A single injection of the biologic drug benralizumab appears to significantly outperform standard corticosteroid therapy in treating acute eosinophilic exacerbations of asthma and COPD. That’s according to the findings of the British study, “Treating Eosinophilic Exacerbations of Asthma and COPD With Benralizumab (ABRA): A Double-Blind, Double-Dummy, Active Placebo-Controlled Randomized Trial.” The study was published in The Lancet Respiratory Medicine.
The findings suggest a potential shift in frontline care for a patient population at high risk of relapse, hospitalization and long‑term harm from steroid use, the authors noted. The multicenter, double‑blind, randomized ABRA trial was conducted at Oxford University Hospitals NHS Foundation Trust and Guy’s and St Thomas’ NHS Foundation Trust. Researchers evaluated 158 adults experiencing an acute eosinophilic exacerbation — defined as blood eosinophils equal or greater to 300 cells/µL — between May 2021 and February 2024.
Participants were assigned to one of three treatment arms: prednisolone alone, benralizumab alone or a combination of the two drugs. The two groups receiving some form of benralizumab were pooled for primary analysis due to the drug’s prolonged mechanism of action.
The results were striking:
- Treatment failures at 90 days occurred in 74% of those receiving prednisolone alone, compared with 45% in the pooled benralizumab group.
- Patients receiving benralizumab also reported significantly better symptom scores at 28 days.
Researchers noted that the outcomes reflect improvements in both clinical stability and patient‑reported well-being — two priorities identified by the trial’s patient advocacy partners.
Eosinophilic inflammation is a distinct biological subtype of asthma and COPD flare‑ups. Patients in this group face high relapse rates and are often treated with repeated courses of systemic corticosteroids, which carry serious long‑term risks including hyperglycemia, infection and increased mortality. The study suggests benralizumab — which rapidly depletes eosinophils — may offer a safer and more effective alternative.
Additionally, researchers called attention to the limitations of existing standard-of-care strategies, based on the unexpectedly high failure rate in the prednisolone alone group. They underscored the idea that biologic therapy targeted to a patient’s inflammatory endotype represents a major step forward in precision medicine for respiratory disease.
Benralizumab was well tolerated across the cohort, with no reported fatal adverse events. Side effects linked to prednisolone, such as hyperglycemia and sinus infections, were not seen in patients who received benralizumab alone.
Most trial participants were treated in urgent care clinics rather than hospital settings, reinforcing the feasibility of biologic intervention early during an exacerbation. Only one in eight patients was enrolled directly from an emergency department. Researchers emphasized the urgent need to improve outcomes not only for hospitalized patients but also for those deteriorating at home — groups with significant mortality risk.

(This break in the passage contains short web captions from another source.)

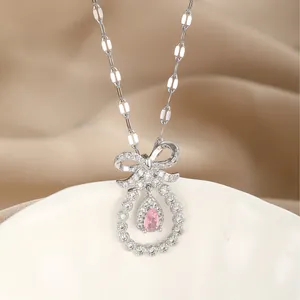 S925 silver necklace with a sparkling bow pendant and pink teardrop zircon on silk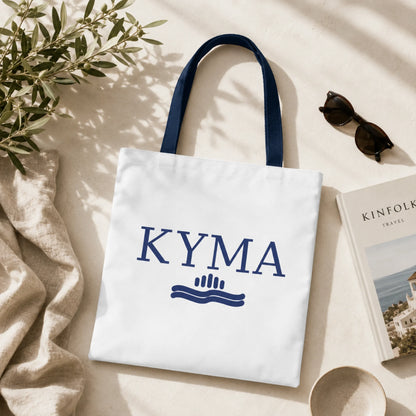 White tote bag with 'KYMA' branding on a light surface with a plant and sunglasses.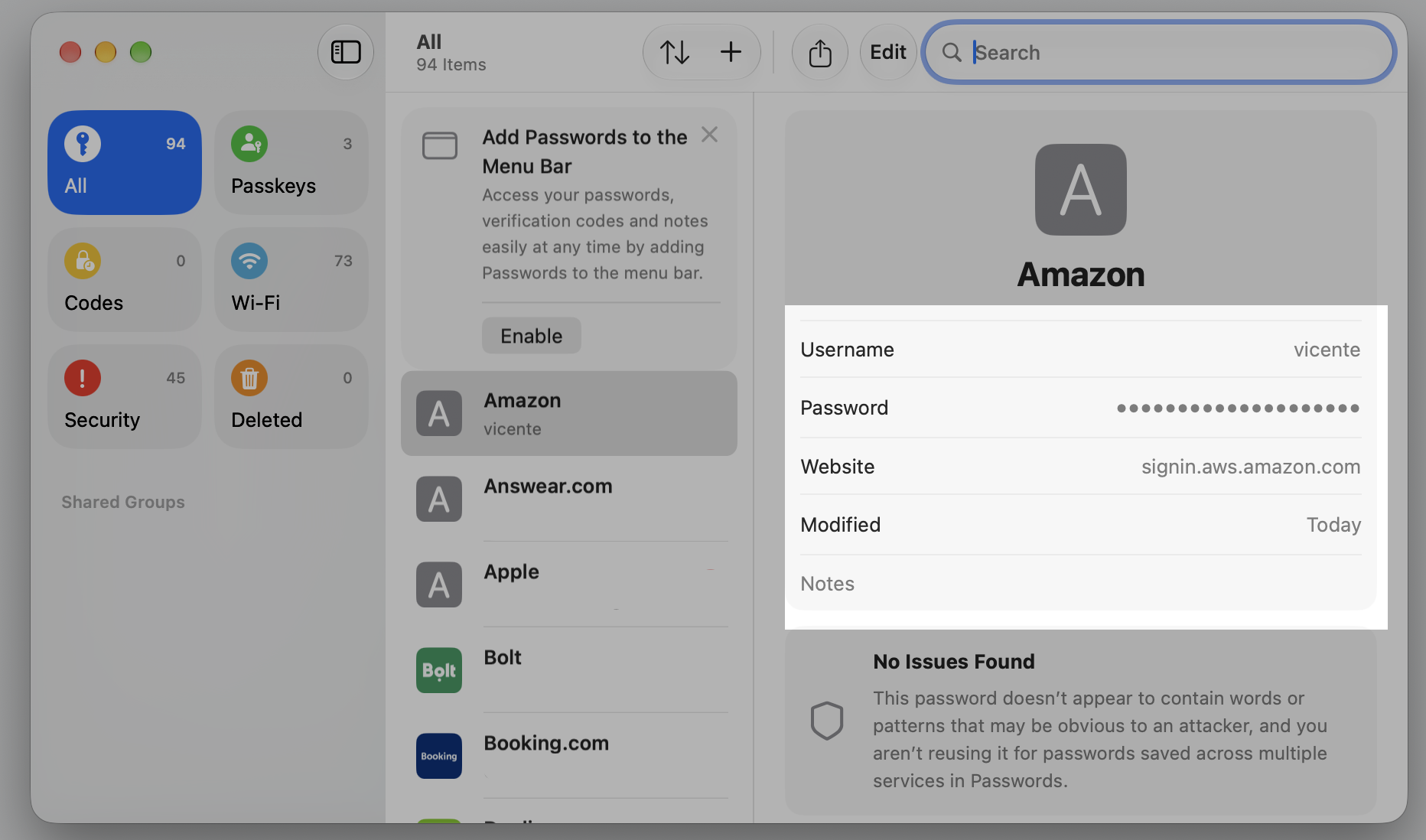 A selected entry in the Passwords app on a MacBook, showing the full username and password stored in iCloud Keychain for that site.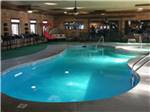 Indoor pool area with seating at Lifestyle RV Resort - thumbnail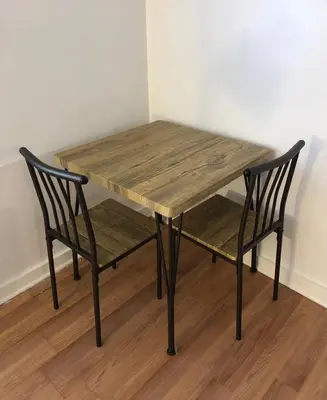 a wooden table and two chairs sitting next to a table at Private apartment with 1 bedroom and 1 bathroom, MetLife Stadium FIFA World Cup 25 minutes away in Paterson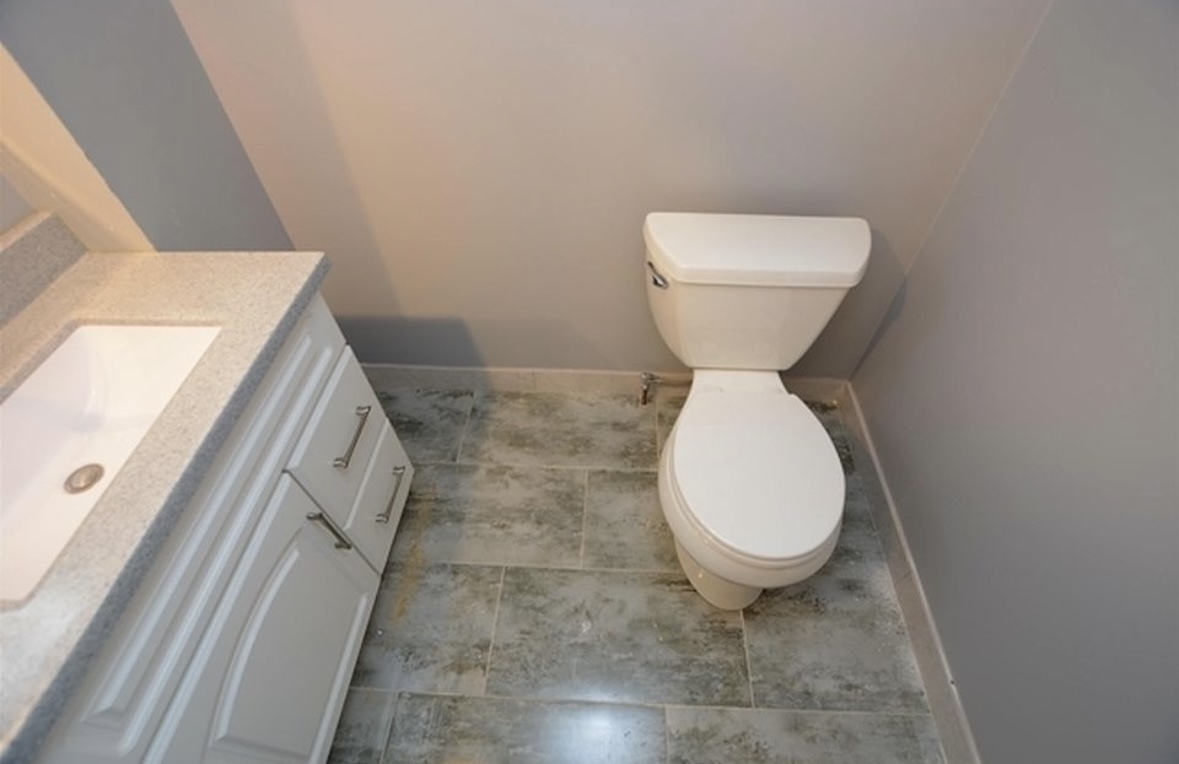 Undisclosed Address Chicago, IL 60628 - Photo 22 of 27 a bathroom with a toilet and a sink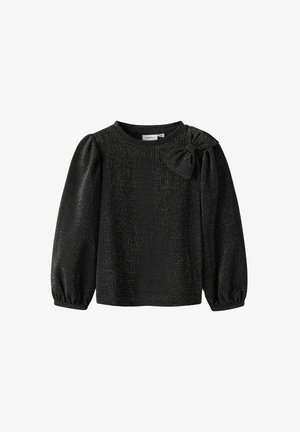Top noir à manches longues avec un col rond et des manches bouffantes, présentant un tissu texturé avec des éclats dorés métalliques et un accent en forme de nœud sur l'épaule.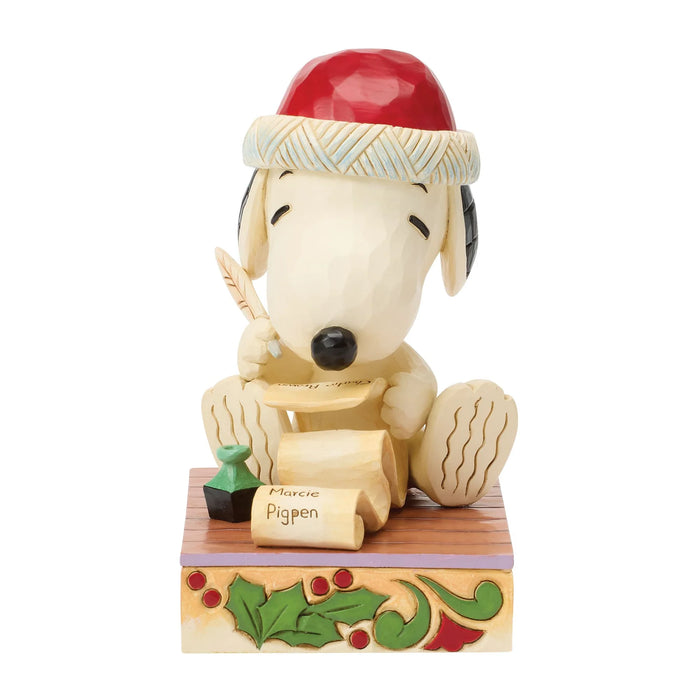 Snoopy figurine with a Santa hat on a white background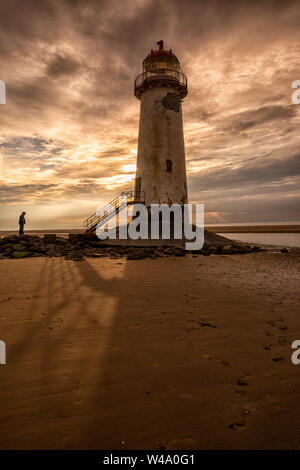 Sunset at the Point of Ayr Lighthouse at Talacre Beach, Prestatyn North Wales UK Stock Photo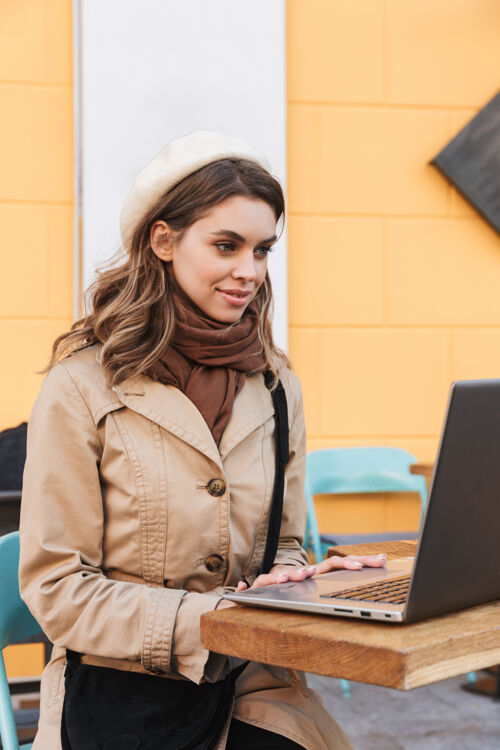 短信一个快乐的年轻漂亮的女人坐在咖啡馆里用笔记本电脑走在户外户外街道户外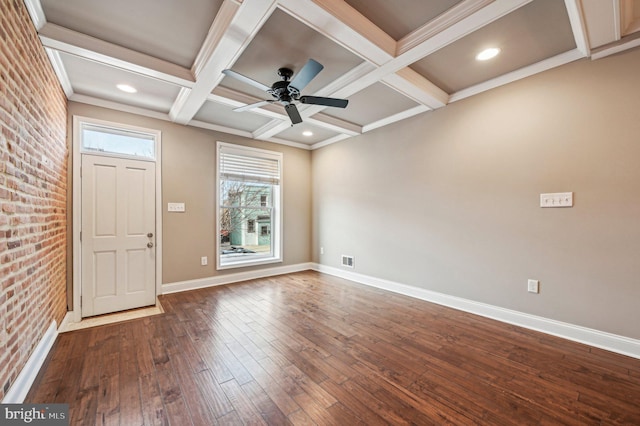 entrance foyer featuring brick wall, coffered ceiling, hardwood / wood-style floors, and ceiling fan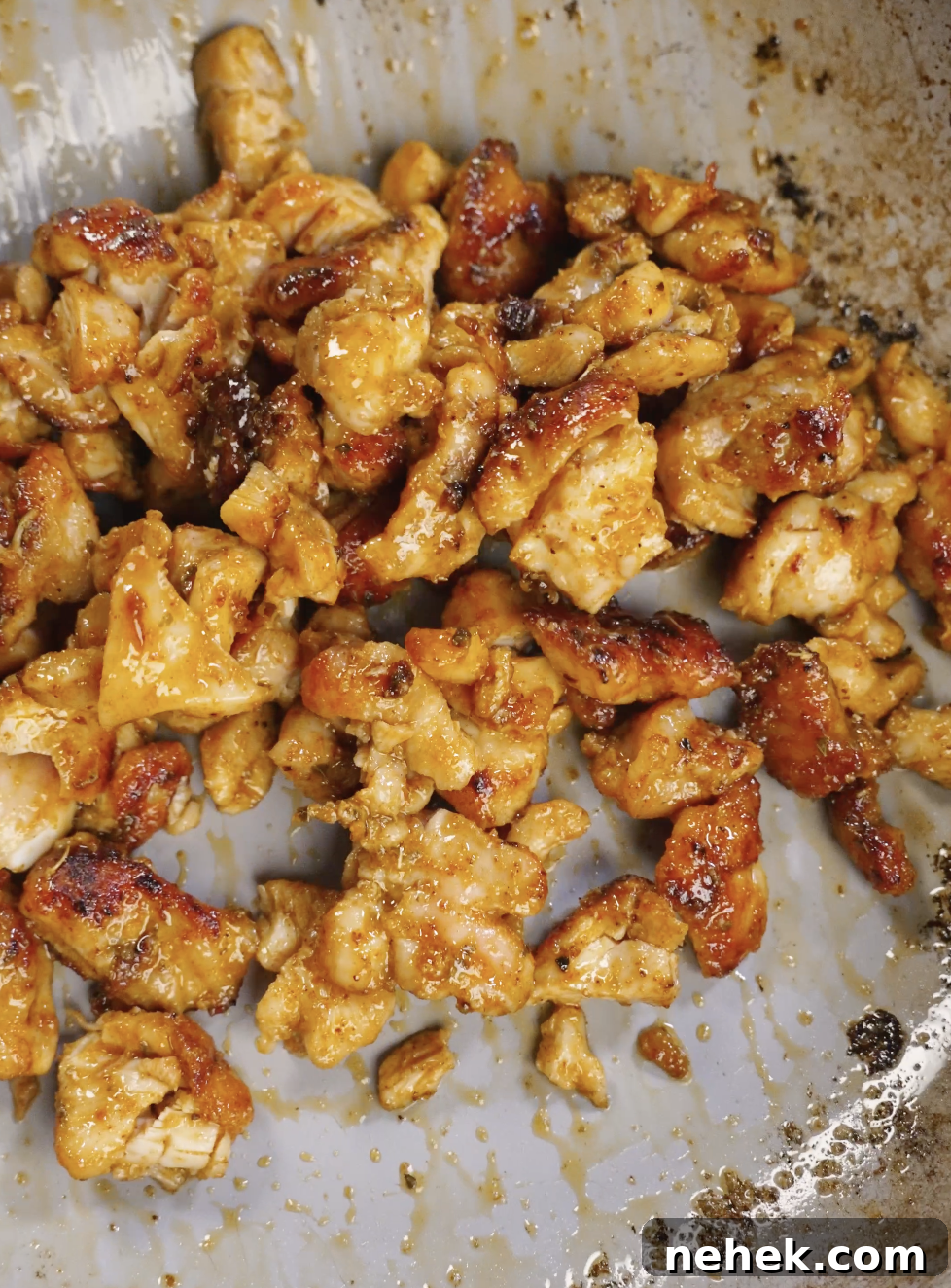 Seasoned chicken thigh pieces cooking in a hot skillet until golden brown and caramelized, developing crispy edges for homemade crispy chicken tacos.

The study’s authors noted the cumulative harms of steroid therapy in asthma and COPD and said the findings support a future where systemic glucocorticoids are used far less frequently.
Although the study’s results are promising, the authors acknowledge that the study was not powered to separately evaluate asthma versus COPD outcomes and that hospital‑level efficacy requires further study. They also called for further research into other biologics with similarly rapid mechanisms of action.